As Derek Murphy once told me when I was working at PSP: "This is the best gig in the world".
Tell me about it, at least he was honest about that.
By the way, I will give credit to Julien Arsenault of La Presse for writing an article earlier this month where he went over the huge severance packages given out at CDPQ over the last two years.
But even there, I caution my readers, the longer someone is at an organization and the higher up they are, the more expensive their severance package will be.
The table below is available through CDPQ's answers to access to information (only available in French):
Helen Beck and Marc Cormier obtained the highest severance packages in 2023 and 2024 because they were there the longest and had very senior positions.
Alright let me end it there, it depresses me seeing how much money all these people are making even if it's justified.
Below, CNBC’s Steve Liesman and Cleveland Fed President Beth Hammack joins 'Squawk Box' to discuss the state of the economy, impact of policy uncertainty, recession concerns, the Fed's inflation fight, rate path outlook, and more.
Update: Jacob Serebrin of the Montreal Gazette reports big bonuses for CDPQ Infra executives despite REM outages:
Despite the Réseau express métropolitain suffering repeated service outages, executives at the Quebec public pension fund subsidiary that built and manages the system received hundreds of thousands of dollars in bonuses last year.
Jean-Marc Arbaud, the president and CEO of CDPQ Infra, received “variable compensation” of $775,000 in 2024, the CDPQ disclosed Thursday in an annual report, bringing his total salary for the year to more than $1.25 million.
The driverless light-rail system suffered several service outages during the winter of 2024 and it has continued to struggle this winter, with a series of disruptions following major snowstorms in February.
The CDPQ said the compensation paid to executives at CDPQ Infra has declined this year, in part, due to the REM’s service issues.
In 2023, Arbaud was paid $1,784,930, including a bonus of $1.3 million.
“As for Mr.
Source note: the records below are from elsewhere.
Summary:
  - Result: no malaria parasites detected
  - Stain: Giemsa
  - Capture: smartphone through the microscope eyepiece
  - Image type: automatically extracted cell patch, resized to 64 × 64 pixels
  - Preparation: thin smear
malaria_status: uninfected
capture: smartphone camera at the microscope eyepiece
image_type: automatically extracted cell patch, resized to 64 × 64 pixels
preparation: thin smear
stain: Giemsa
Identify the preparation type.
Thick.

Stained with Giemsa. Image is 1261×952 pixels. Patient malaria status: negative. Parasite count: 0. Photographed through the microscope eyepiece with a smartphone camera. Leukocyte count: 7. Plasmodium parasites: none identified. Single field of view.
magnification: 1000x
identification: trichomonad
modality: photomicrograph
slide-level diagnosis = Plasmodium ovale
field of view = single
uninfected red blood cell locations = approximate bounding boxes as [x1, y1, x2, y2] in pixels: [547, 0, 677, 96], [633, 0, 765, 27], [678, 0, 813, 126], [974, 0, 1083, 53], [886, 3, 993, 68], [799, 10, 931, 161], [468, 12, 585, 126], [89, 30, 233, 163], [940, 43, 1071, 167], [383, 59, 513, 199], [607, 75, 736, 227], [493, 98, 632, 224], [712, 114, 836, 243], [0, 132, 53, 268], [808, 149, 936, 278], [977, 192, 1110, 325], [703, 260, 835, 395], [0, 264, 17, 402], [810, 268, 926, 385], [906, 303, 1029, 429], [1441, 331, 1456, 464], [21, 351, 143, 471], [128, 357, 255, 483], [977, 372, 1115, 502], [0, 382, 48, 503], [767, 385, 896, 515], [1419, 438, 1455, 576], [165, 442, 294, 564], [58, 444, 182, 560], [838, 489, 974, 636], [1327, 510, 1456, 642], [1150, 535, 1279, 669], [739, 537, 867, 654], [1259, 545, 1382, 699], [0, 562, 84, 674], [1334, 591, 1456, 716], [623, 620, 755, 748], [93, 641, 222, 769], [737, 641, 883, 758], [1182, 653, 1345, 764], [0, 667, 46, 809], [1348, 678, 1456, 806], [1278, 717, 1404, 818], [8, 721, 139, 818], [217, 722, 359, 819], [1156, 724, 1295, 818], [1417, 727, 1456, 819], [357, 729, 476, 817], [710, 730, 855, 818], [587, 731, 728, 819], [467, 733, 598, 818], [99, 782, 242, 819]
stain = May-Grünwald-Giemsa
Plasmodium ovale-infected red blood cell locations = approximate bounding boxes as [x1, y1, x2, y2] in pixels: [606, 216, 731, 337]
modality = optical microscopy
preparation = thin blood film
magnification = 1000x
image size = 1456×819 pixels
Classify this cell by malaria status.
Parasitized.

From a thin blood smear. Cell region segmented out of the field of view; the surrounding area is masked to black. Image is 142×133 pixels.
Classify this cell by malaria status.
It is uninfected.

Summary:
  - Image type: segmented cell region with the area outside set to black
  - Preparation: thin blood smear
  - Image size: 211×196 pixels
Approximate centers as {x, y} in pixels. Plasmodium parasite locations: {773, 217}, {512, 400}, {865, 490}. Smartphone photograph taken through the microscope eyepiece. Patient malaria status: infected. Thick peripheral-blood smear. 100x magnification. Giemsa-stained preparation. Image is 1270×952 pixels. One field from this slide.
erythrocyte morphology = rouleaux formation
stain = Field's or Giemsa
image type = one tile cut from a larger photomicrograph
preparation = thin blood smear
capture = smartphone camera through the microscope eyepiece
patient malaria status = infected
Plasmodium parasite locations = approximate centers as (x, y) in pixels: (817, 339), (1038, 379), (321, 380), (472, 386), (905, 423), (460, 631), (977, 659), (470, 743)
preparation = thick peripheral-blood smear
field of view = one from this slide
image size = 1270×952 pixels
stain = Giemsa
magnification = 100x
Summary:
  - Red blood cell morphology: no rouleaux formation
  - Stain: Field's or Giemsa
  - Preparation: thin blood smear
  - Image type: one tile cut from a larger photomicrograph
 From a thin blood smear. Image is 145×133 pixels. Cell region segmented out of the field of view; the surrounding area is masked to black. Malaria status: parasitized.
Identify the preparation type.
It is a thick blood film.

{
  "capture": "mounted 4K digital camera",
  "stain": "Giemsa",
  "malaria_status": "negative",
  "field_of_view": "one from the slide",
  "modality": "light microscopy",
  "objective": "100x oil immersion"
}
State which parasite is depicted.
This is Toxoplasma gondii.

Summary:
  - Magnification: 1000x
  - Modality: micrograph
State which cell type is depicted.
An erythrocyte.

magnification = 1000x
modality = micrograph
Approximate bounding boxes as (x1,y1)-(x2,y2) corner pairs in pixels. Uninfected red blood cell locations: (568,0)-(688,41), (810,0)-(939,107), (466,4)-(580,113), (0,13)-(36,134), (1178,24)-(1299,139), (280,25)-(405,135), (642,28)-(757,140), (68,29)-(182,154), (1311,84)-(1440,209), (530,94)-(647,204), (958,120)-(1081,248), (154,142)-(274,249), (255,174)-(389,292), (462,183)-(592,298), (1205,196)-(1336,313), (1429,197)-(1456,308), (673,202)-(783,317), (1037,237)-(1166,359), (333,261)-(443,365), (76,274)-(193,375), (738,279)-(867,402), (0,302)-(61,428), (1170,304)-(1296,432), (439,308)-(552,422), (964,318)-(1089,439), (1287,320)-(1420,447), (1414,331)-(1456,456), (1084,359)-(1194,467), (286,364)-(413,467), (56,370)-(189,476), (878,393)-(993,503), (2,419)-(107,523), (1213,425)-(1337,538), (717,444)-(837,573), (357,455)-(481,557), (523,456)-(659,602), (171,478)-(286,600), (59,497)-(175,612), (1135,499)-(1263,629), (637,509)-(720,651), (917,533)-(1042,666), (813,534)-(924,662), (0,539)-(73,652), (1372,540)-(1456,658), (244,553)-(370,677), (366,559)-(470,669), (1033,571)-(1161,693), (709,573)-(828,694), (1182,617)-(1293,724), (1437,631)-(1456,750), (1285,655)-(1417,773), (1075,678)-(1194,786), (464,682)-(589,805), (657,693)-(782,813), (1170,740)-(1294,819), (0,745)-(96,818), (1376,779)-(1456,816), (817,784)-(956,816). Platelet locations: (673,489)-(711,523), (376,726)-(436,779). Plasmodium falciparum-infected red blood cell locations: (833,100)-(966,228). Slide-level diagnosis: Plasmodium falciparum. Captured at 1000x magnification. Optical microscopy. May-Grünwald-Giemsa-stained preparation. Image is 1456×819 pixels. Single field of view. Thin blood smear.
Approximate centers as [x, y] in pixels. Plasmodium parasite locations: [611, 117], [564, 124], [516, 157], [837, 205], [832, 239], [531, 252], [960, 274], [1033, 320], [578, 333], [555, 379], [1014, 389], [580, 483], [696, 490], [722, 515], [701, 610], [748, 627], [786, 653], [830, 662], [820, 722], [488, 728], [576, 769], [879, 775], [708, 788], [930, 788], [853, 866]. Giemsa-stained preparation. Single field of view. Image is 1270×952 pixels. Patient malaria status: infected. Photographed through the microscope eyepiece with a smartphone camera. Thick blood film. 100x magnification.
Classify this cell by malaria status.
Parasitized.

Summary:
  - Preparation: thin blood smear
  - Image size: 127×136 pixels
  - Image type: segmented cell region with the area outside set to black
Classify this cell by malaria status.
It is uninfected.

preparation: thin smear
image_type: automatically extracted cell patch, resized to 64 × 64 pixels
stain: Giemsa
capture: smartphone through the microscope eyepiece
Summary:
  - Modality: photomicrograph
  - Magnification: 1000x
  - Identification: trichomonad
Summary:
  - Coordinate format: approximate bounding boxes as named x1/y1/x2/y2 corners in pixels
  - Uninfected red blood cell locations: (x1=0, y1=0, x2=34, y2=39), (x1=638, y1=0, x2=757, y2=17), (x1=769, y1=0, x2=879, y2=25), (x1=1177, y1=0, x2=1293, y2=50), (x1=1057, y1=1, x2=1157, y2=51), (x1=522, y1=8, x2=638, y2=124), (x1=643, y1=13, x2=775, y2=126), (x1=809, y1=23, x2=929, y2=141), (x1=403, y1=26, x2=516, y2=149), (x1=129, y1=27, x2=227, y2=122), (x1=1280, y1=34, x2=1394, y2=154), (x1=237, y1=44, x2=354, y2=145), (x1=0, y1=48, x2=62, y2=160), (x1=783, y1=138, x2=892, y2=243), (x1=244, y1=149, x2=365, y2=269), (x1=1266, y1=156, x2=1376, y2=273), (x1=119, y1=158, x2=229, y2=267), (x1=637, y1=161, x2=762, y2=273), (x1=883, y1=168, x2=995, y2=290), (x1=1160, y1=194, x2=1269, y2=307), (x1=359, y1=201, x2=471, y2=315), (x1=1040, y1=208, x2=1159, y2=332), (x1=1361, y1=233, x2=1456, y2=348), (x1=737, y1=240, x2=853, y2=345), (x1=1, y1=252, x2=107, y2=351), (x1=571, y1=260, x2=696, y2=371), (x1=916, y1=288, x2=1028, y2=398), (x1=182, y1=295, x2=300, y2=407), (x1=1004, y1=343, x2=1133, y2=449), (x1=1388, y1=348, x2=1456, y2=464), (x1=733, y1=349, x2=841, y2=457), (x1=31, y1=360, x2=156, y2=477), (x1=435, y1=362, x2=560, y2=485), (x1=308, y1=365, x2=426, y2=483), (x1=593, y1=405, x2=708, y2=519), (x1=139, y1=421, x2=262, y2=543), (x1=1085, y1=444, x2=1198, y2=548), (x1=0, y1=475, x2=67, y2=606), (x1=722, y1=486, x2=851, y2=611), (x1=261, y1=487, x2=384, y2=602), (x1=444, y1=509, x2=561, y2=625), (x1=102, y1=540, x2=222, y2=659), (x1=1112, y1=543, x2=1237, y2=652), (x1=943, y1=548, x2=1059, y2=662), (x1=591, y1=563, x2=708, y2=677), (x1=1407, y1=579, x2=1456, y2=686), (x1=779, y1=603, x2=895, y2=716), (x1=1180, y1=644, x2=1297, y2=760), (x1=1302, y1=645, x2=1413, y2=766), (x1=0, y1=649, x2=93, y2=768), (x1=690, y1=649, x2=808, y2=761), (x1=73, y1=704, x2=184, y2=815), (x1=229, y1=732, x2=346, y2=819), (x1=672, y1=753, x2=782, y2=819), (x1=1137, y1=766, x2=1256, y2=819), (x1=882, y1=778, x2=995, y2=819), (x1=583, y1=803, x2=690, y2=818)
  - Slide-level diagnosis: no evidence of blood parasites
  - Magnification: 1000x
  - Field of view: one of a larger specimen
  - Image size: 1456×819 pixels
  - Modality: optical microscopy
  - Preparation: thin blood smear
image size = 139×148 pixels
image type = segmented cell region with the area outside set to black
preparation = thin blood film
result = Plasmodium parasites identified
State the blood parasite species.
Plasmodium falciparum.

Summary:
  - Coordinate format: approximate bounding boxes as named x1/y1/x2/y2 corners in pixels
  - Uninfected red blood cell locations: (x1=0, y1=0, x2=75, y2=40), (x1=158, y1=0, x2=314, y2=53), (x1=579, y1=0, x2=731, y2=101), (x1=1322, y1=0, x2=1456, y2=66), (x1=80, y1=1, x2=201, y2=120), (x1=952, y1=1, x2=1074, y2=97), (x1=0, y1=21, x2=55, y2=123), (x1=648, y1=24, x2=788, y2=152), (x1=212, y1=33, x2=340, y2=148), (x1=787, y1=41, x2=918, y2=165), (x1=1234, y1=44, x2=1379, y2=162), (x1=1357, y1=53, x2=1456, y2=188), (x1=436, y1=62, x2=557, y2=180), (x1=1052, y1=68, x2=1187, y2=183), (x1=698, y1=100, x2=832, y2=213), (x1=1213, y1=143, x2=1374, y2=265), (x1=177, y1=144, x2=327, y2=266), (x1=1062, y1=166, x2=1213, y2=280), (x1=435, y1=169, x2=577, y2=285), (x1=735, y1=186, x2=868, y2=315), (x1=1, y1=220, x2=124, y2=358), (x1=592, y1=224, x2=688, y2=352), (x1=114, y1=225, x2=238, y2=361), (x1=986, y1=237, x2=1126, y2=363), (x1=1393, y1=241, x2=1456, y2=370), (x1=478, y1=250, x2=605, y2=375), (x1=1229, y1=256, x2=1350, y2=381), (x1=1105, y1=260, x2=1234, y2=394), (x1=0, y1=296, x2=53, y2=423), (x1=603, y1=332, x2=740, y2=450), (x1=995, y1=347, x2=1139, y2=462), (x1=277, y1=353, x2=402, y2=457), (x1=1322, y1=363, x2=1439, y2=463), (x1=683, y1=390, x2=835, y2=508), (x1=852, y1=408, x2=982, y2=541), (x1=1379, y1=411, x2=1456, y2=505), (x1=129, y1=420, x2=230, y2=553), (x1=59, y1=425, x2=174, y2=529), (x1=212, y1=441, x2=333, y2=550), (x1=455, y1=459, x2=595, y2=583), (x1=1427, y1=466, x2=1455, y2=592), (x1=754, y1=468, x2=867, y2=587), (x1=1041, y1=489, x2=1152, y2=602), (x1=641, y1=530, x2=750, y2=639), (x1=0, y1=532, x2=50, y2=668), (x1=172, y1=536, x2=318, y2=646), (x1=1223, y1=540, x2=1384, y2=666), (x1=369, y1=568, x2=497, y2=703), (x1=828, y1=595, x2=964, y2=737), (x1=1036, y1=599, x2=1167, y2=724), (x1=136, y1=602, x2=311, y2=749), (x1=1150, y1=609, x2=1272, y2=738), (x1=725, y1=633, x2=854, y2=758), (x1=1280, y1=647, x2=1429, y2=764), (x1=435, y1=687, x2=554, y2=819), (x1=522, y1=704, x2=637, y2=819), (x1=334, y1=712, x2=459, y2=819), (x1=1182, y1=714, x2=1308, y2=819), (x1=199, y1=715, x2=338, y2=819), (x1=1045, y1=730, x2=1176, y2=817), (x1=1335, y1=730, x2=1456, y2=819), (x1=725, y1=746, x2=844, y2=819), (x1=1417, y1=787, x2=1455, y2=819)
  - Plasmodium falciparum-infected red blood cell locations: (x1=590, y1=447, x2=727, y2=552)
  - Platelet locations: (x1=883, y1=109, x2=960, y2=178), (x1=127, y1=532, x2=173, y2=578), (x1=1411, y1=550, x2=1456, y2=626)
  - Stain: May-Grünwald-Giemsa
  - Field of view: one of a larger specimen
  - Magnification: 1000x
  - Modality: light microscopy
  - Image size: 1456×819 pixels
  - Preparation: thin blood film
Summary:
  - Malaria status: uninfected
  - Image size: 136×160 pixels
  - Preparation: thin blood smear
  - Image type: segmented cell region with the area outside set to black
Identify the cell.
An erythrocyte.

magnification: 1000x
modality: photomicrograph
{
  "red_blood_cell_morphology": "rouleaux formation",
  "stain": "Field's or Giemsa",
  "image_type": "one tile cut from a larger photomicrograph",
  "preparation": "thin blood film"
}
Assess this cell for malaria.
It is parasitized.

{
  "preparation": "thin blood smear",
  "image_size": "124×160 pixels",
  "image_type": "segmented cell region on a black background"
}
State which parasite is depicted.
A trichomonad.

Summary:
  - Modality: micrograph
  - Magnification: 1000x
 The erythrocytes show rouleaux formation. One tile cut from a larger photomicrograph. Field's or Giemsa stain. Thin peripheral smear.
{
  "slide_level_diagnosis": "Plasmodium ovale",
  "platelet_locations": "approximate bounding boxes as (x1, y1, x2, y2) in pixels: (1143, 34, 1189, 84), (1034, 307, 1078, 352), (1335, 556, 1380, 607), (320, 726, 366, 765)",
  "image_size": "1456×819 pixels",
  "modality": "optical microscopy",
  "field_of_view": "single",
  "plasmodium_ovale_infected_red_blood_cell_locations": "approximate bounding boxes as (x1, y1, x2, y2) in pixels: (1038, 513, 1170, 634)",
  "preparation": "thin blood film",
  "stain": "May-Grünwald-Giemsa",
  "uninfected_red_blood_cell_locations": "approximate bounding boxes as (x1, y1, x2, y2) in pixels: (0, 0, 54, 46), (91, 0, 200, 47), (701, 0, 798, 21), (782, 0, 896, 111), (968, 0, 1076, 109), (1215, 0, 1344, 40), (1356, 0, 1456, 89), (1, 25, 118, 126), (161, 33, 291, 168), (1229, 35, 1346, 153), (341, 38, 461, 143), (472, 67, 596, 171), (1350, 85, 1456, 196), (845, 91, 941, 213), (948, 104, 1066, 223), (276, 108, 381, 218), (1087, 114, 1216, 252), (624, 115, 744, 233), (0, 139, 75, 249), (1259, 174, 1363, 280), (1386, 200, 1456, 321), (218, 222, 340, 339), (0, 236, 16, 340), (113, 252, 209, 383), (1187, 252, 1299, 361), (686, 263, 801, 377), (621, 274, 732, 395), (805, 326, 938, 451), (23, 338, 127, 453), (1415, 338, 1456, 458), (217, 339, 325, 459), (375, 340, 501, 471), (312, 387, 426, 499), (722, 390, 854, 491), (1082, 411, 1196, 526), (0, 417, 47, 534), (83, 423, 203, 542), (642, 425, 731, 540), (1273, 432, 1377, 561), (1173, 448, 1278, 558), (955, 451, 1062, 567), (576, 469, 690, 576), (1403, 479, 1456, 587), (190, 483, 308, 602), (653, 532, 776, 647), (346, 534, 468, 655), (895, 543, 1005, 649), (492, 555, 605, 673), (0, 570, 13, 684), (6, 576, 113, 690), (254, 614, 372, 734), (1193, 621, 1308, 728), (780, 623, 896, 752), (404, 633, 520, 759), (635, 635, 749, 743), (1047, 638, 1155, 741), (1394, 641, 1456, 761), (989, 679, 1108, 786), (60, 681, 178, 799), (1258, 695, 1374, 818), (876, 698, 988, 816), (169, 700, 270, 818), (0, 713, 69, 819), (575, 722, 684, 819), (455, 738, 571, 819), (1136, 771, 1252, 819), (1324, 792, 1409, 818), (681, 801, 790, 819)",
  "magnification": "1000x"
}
Arbaud’s compensation, it reflects the technical issues and service challenges experienced by the REM, for which clear solutions and commitments were demanded from suppliers Alstom and AtkinsRéalis,” spokesman Jean-Benoît Houde said in an email.
“That said, Jean-Marc Arbaud’s variable compensation also reflects the entirety of his work, including major progress in the construction of the nearly 70 km network that will ultimately completely transform mobility in Greater Montréal and become the largest automated metro line in the world.”
Arbaud is also working on the CDPQ’s tram project in Quebec City and led the winning proposal for a high-speed train between Québec City and Toronto, Houde added.
In February, Transport Minister Geneviève Guilbault to order the REM to put shuttle buses in place full-time until the service became more reliable.
Describing the issues as “unacceptable,” the REM suspended operations outside of rush hour for more than two weeks, in order to do maintenance, and offered free fares for three weeks in late February and early March.
Days after non-rush hour service was suspended, CDPQ CEO Charles Emond defended Arbaud’s work, saying that without him, the REM, which Emond maintains was built faster and at a lower cost than other similar systems, wouldn’t exist.
“It’s important not to throw away the baby with the bathwater. In the last two, three weeks, the service wasn’t there, but our operators recognize our responsibilities,” Emond said at the time. Arbaud wasn’t the only CDPQ Infra executive to get a bonus in 2024.
Daniel Farina, the general manager of CDPQ Infra, received $570,000 in variable compensation, bringing his total salary to $998,353, while Sophie Lussier, executive vice-president and head of corporate services, organizational performance and secretariat at CDPQ Infra received variable compensation of $450,000, bringing her total pay to $857,992.
Julien Hurel, the vice-president responsible for the REM project at CDPQ Infra, received $353,000 in variable compensation, bringing his total pay to $715,538.